On Tuesday, Ms. Sethi accused Ms. Bibi of stealing 17,000 rupees, or about $265, from a safe in her apartment. She said Ms. Bibi had admitted taking 10,000 rupees in back wages, and then disappeared. Ms. Bibi, 30, denies confessing to anything, and said Ms. Sethi “kept me locked at her place” that night, an allegation that her husband shared with other residents of the slum. The police say the maid spent the night in the apartment of another employer.
“I don’t remember anything,” Ms. Bibi said in an interview. “The next morning there was a big ruckus. A lot of people came. The guard came and took me out.”
Ms. Sethi, a schoolteacher, described something more frightening. She was in her apartment waking her 8-year-old son for school, she said, when she saw a “huge crowd,” led by women, coming toward her unit, shouting, “Today we will kill her; we will kill the madam.”
Video shows a loud, aggressive crowd surging toward the complex while security guards try ineffectually to beat it back. Ms. Sethi said people in the crowd jumped over the balcony of her ground-floor apartment and shattered a plate-glass door with a flower pot.
Ms. Sethi said she pulled her son from a glass-strewn bed and hid in the locked bathroom with her husband for an hour and a half, while the crowd ransacked her apartment.
“We were only thinking of saving our lives,” she said in an interview, sobbing, and displayed a heavy iron rod left in the apartment by one of the intruders. “They tried to show that they did not have rights. I feel that we do not have any human rights. We are the poor ones.”
Ms. Sethi, 34, considers herself a benevolent boss.
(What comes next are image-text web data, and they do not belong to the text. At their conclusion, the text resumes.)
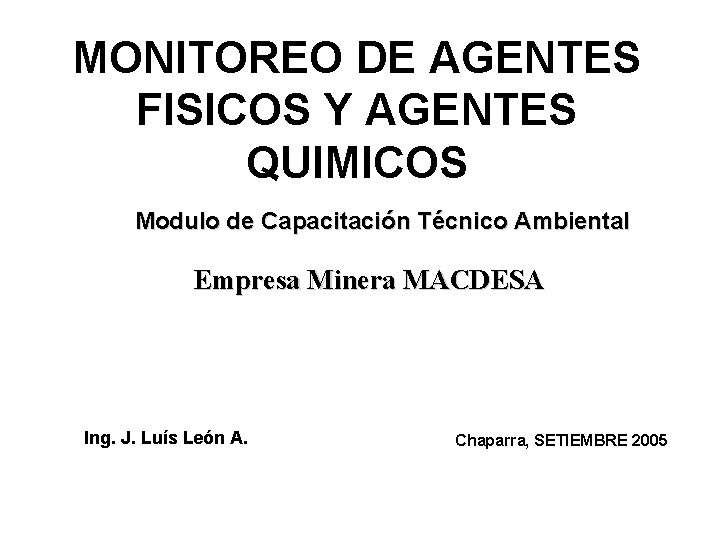 MONITOREO DE AGENTES FISICOS Y AGENTES QUIMICOS Modulo de Capacitación Técnico Ambiental Empresa Minera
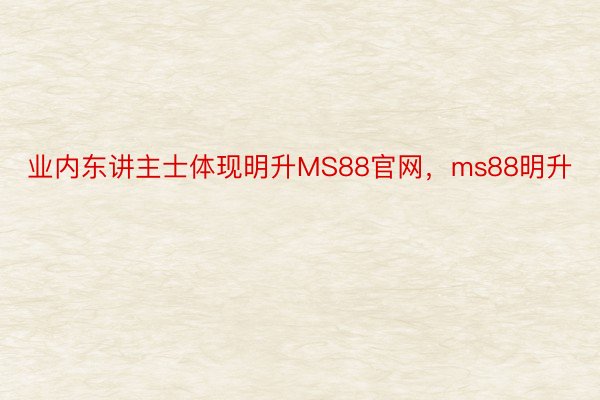 业内东讲主士体现明升MS88官网，ms88明升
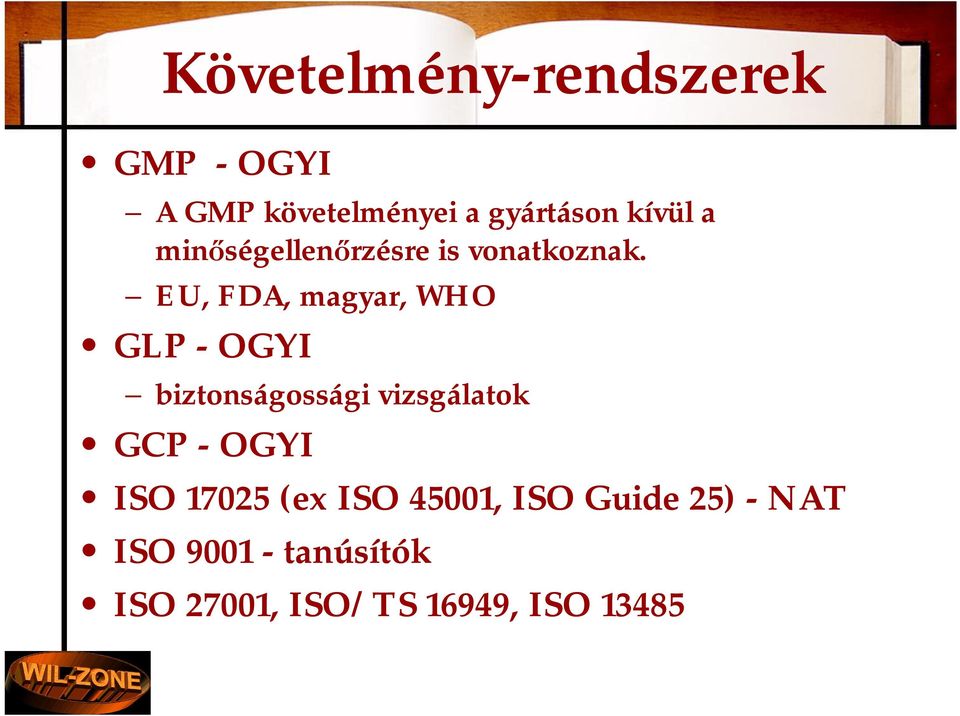 EU, FDA, magyar, WHO GLP - OGYI biztonságossági vizsgálatok GCP - OGYI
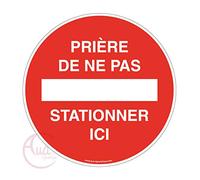 AUA SIGNALETIQUE - Panneau Prière de ne pas Stationner Ici - Ø 330 mm, PVC 1.5mm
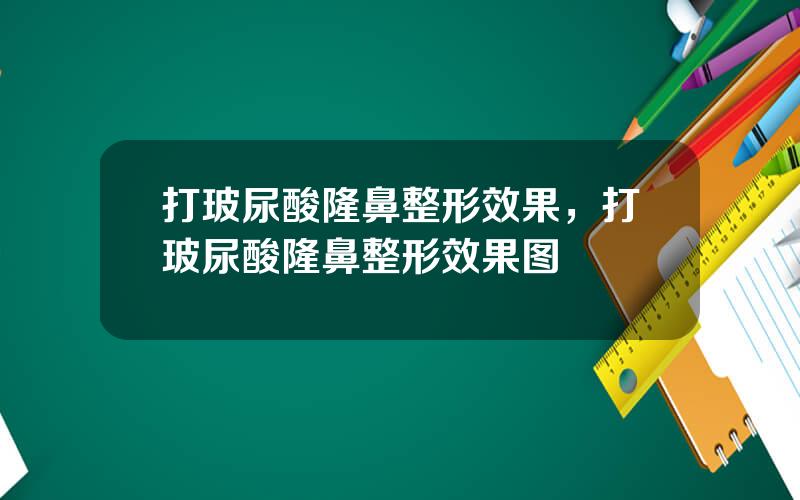 打玻尿酸隆鼻整形效果，打玻尿酸隆鼻整形效果图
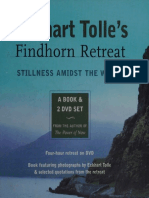 Eckhart Tolle's: Findhorn Retreat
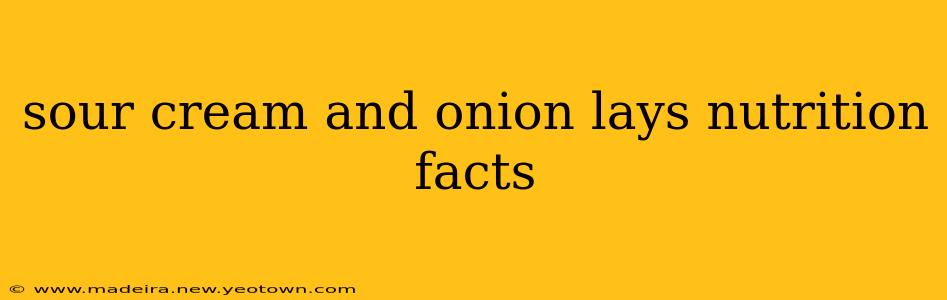sour cream and onion lays nutrition facts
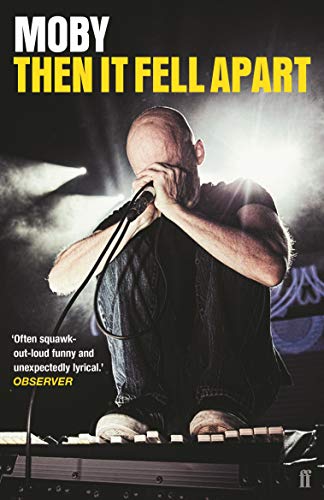Moby - Then It Fell Apart: Moby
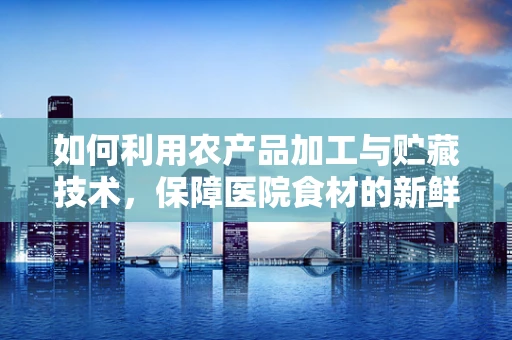如何利用农产品加工与贮藏技术，保障医院食材的新鲜与安全？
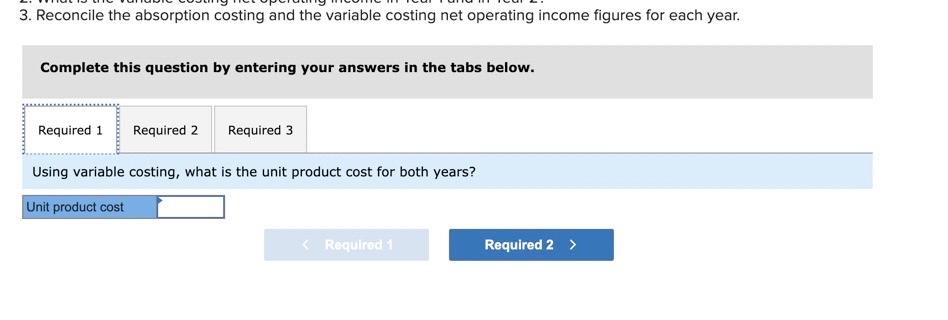 Heaton Company's first two years of operations, it reported absorption costing net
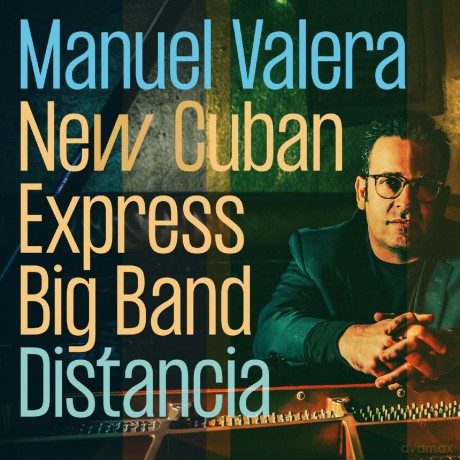 Manuel Valera New Cuban Express Big Band: Distancia [CD]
“We worship them, because they are such an important part of our lives,” she said of the maids. “Hindus believe that if you are eating something and someone with an empty stomach is watching you eat, you cannot digest this food. We first feed them and then eat. I would give her tea before making her do her chores.”
But she has, she said, lost her faith in that bond. “I think they hate us,” she said of the maids. “There is a definite class divide. They hate us for the money, they wonder: ‘Why are they so well off, so rich? Why do they have everything?’ They envy us, and this is how it comes out.”
Ms. Bibi, the maid, had a different take on the relationship, saying Ms. Sethi had not paid her 3,500 rupees, or about $55, for the past two months, and had falsely accused her of stealing.
“Just because she has money, does she think she will get away with anything?” she said. “All over, everyone is listening to her, and nobody to me. Will she throw us in the garbage just because I am poor?”
Within hours, the conflict had drawn a bright line through the complex, which has 2,700 units, and the residents announced a decision to bar all servants from the complex. The Hindustan Times reported earnestly that “a large number of families ordered their food from outside on Wednesday and Thursday.”
“The point is that they must be taught a lesson,” said Mamta Pandey, 50. “If they can unite, why can’t we?”
Ms. Pandey said she now woke up an hour earlier to do chores, and was planning to buy “a wiper which is made with new-age technology” so she could more easily swab her floors. She said she “had a problem sitting and wiping the floor the traditional way.”